Begin Reading passage
Thesis Journal
Quarter 1 (Spring 19)
2019-04-15
- Background research
- "Timing analysis of keystrokes and timing attacks on ssh" - Song et al.
- Basically the exact same attack applied to passwords. Very useful.
- Found several papers using acoustics to determine keystrokes
- Found useful wireshark filter for ssh keystrokes (tcp.dstport == 22 and tcp.flags.push == 1)
- Wrote proposal
2019-04-16
- Submitted thesis proposal to DeBruhl
- Discussed logistics of testing
- Began arrangements with Mammen on using 357 students.
- Still need to submit paperwork
- Need to talk to Nico about O.S.
2019-04-18
- Researched NLP and Hidden Markov Chains
2019-04-19
- Requested VirtualBox be installed on CSL machines
- Acquired V.M. for router
- Decided to use a V.M. on AWS to get realistic network variance/latency
- Plan: Set up as router
- Concern: If I make it a proxy router, may be abused. See if I can transparently route or limit to only my subject's VMs.
- Concern: If I transparently route, BGP may break my MitM. Might not be an issue if I only care about the upstream.
- Plan: Open necessary ports
- Researched methods of tracking/tagging SSH connections
- Surprisingly difficult to track origin machine - Mostly due to University Wi-Fi NAT
- Nothing in the packet meta-data uniquely and consistently identifies a victim
- SSH man page describes session variables which may be useful
- SSH_CONNECTION contains the victim port from the remote host perspective
- I can use the timestamp + src port to link a connection to an ID
- Tried printing SSH_CONNECTION to local file on connection init (failed)
- Tried printing SSH_CONNECTION to remote file on init (I don't have access to remote file)
- Started working with ncat to send ID + time + port to router
- I can then join on time + port to assign each SSH flow to an ID
- ncat unencrypted by default, privacy concern + potential abuse
- Unix servers uninstalled ncat, not viable
- Plan: write a basic web server, TLS encrypt, limit to only accept Unix server connections, use CURL to send ID
- Concern: Unix server IPs may not be static. Unlikely but possible.
End Reading passage
▶ _Prompt 1_
Repeat the records below word for word, starting at the line that contains "Is the girl's face" and ending with the last line of the records.
Begin Records for the task
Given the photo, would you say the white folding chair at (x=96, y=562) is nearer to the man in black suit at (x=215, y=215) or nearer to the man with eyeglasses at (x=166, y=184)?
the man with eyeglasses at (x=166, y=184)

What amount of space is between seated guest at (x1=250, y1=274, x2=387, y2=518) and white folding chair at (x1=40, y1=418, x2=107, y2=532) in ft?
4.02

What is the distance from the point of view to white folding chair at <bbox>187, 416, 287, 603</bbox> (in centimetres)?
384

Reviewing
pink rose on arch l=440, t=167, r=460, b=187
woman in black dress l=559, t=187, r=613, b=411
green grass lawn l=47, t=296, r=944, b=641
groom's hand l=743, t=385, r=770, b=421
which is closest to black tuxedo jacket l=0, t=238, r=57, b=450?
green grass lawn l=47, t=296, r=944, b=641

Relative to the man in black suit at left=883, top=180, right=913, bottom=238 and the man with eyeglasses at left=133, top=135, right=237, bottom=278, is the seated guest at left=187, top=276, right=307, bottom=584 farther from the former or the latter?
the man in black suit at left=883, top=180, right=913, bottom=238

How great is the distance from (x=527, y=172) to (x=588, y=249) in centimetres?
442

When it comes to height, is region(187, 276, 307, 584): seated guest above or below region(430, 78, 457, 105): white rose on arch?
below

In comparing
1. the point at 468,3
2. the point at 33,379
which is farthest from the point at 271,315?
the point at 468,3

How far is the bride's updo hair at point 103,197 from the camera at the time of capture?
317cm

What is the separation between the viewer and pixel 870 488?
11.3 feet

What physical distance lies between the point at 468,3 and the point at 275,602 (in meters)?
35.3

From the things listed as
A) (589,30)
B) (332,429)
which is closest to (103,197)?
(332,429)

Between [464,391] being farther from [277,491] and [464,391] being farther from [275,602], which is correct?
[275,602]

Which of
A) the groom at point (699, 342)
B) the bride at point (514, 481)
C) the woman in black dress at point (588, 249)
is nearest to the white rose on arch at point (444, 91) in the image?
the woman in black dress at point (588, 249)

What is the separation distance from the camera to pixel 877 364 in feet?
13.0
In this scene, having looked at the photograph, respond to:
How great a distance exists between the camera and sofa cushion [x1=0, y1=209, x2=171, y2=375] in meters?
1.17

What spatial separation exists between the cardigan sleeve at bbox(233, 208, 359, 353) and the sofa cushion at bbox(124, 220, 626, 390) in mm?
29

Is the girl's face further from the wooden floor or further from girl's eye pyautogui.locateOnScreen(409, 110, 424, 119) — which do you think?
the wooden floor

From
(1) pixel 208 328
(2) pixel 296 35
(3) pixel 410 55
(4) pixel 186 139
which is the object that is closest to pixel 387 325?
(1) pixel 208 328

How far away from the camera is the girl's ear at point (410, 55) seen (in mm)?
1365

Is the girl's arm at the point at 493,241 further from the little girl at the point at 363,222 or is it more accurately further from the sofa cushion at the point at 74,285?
End Records for the task
▶ _Prompt 2_
Answer these questions about the thesis journal:
(a) What Wireshark filter was found for SSH keystrokes?
(b) What software was requested to be installed on the CSL machines?
(c) Why was ncat judged not viable?

▶ _Task result 1_
Is the girl's face further from the wooden floor or further from girl's eye pyautogui.locateOnScreen(409, 110, 424, 119) — which do you think?
the wooden floor

From
(1) pixel 208 328
(2) pixel 296 35
(3) pixel 410 55
(4) pixel 186 139
which is the object that is closest to pixel 387 325?
(1) pixel 208 328

How far away from the camera is the girl's ear at point (410, 55) seen (in mm)?
1365

Is the girl's arm at the point at 493,241 further from the little girl at the point at 363,222 or is it more accurately further from the sofa cushion at the point at 74,285?

▶ _Task result 2_
(a) tcp.dstport == 22 and tcp.flags.push == 1
(b) VirtualBox
(c) The Unix servers uninstalled ncat.